Whatever our system of belief, this elemental truth is instinctive to our psyche. The dynamic is immanent in every religion and culture worldwide and inspires their characteristic Art, Music and Literature.
An age-old tradition of former centuries, still occasionally observed, is the concept of 'sin-eating'. This holds that at a person's death, a relative or someone close elects to take on the responsibility for his/her wrongdoings, by prayer and ritual, so that the ongoing fallout might be stemmed and the soul fully released to enjoy eternity.
This is the theme of Mary Webb's legendary Shropshire novel, Precious Bane, set in the Napoleonic era. The heroine, Prue Sarn, is born with a hare-lip and provokes superstitious revulsion. Her brother Gideon has chosen to be the sin-eater for his dead father, scorning the power of the curse on the Sarn menfolk who were believed to have 'lightning in their blood' after one of them was struck dead by lightning during the Civil Wars, two hundred years before. Gideon believes in self-determination and proudly labours to be rich and successful. But in rejecting the momentum of something greater than himself, he invites witchcraft, murder and suicide into the arena.
Prue believes herself beyond the pale, but strives to exorcise her 'bane' with sheer goodness of heart. She blooms with an inner beauty, perceived only by the weaver, Kester Woodseaves, a Christ-like figure. When events conspire to bring a tragic climax and Gideon poisons his own ailing mother who is a burden, Prue becomes the focus of mob-hatred. The community must have its scapegoat. Surely, her ugly defect is a sign that she has been smitten by God as a baneful presence. She is tied to a ducking-stool in preparation for a witch's drowning, but is rescued by her 'guardian angel', Kester, and carried off to wedded bliss.

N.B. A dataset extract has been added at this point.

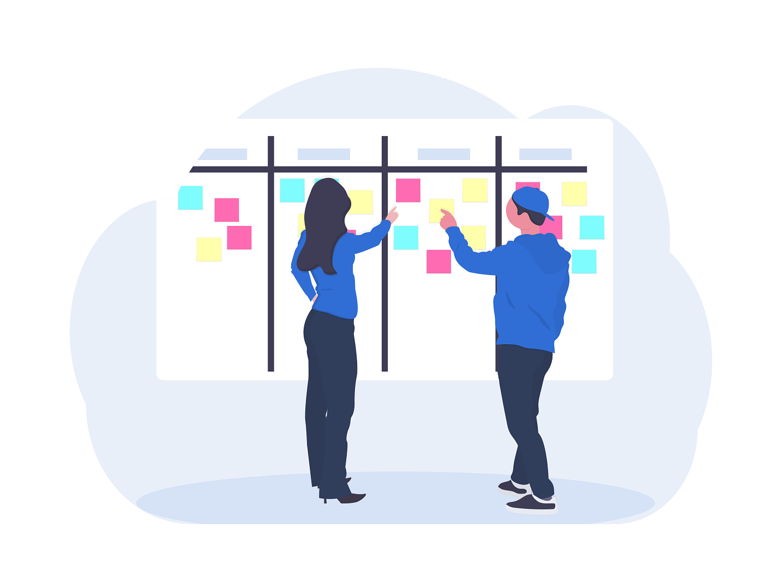 Lessons Learnt From Kanban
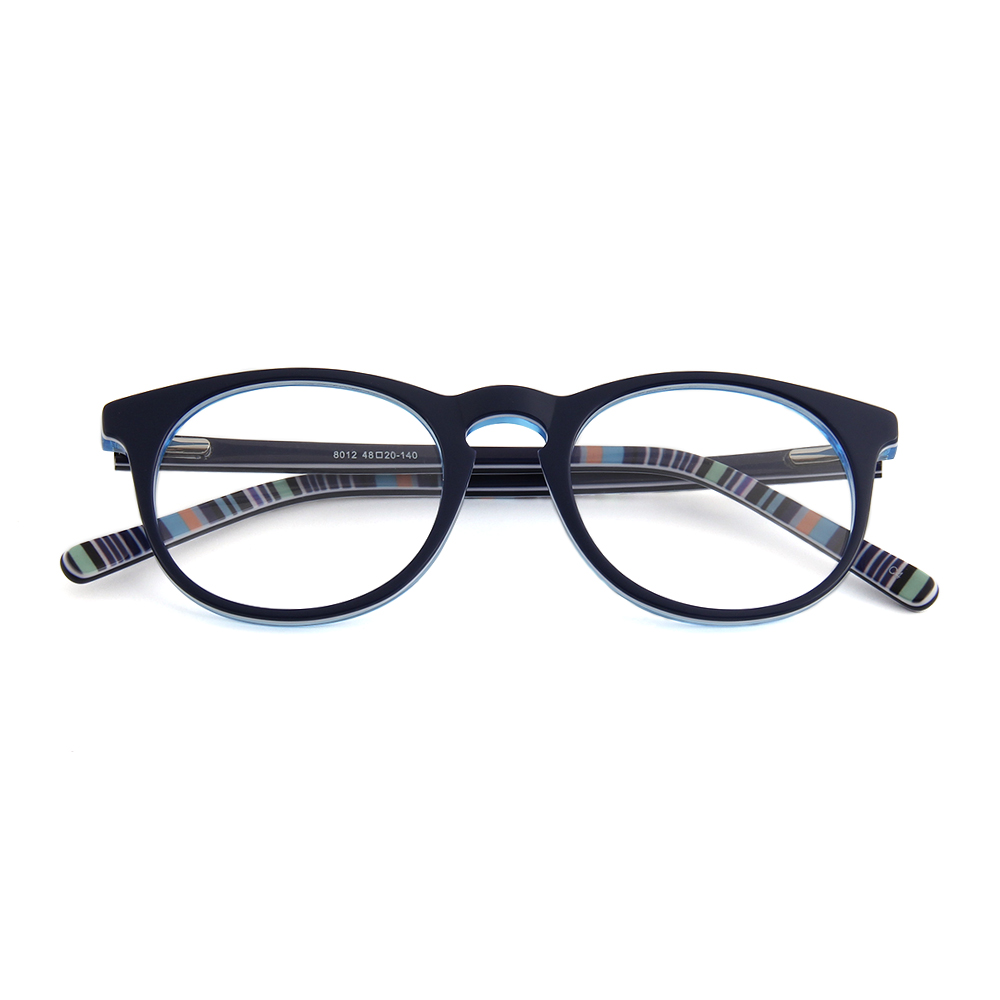 b9817f55ed3 China New Model Optical Frame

Precious Bane is one of the most beautiful, powerful and evocative novels in the English language. It rings with deep truth. The title is taken from Milton's Paradise Lost and echoes with many connotations of the work.
Let none admire
That riches grow in Hell; that soyle may best
Deserve the precious bane.
For me, it also brings to mind the felix culpa quoted by Thomas Aquinas when endeavouring to explain how God is able to bring a far greater good out of evil when we apply to him.
O happy fault,
O necessary sin of Adam,
which gained for us so great a Redeemer!
This phrase is usually said or sung at Easter, but in Advent is pregnant with Hope and expectation of New Life.
We are all exiles and outsiders in one way or another. It is good to reflect that, ultimately, we are not in control. We belong to a realm without borders, beyond Time and Space, and our destiny is formed by how we choose to regard that. It both draws and drives us.

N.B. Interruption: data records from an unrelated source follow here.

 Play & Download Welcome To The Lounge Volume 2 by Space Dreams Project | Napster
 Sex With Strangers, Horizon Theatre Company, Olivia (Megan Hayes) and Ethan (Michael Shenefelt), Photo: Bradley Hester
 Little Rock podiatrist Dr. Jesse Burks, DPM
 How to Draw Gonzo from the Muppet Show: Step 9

We are all exiles insomuch that it almost renders the term meaningless.

Footnote: Mary Webb has been called a 'neglected genius' and nothing could be so apt. She lived from 1881 -1927. Precious Bane was awarded the Prix Femina Vie Heureuse Anglais for 1924–1925, given annually for the best work of imagination in prose or verse (descriptive of English life) by an author who had not attained sufficient recognition.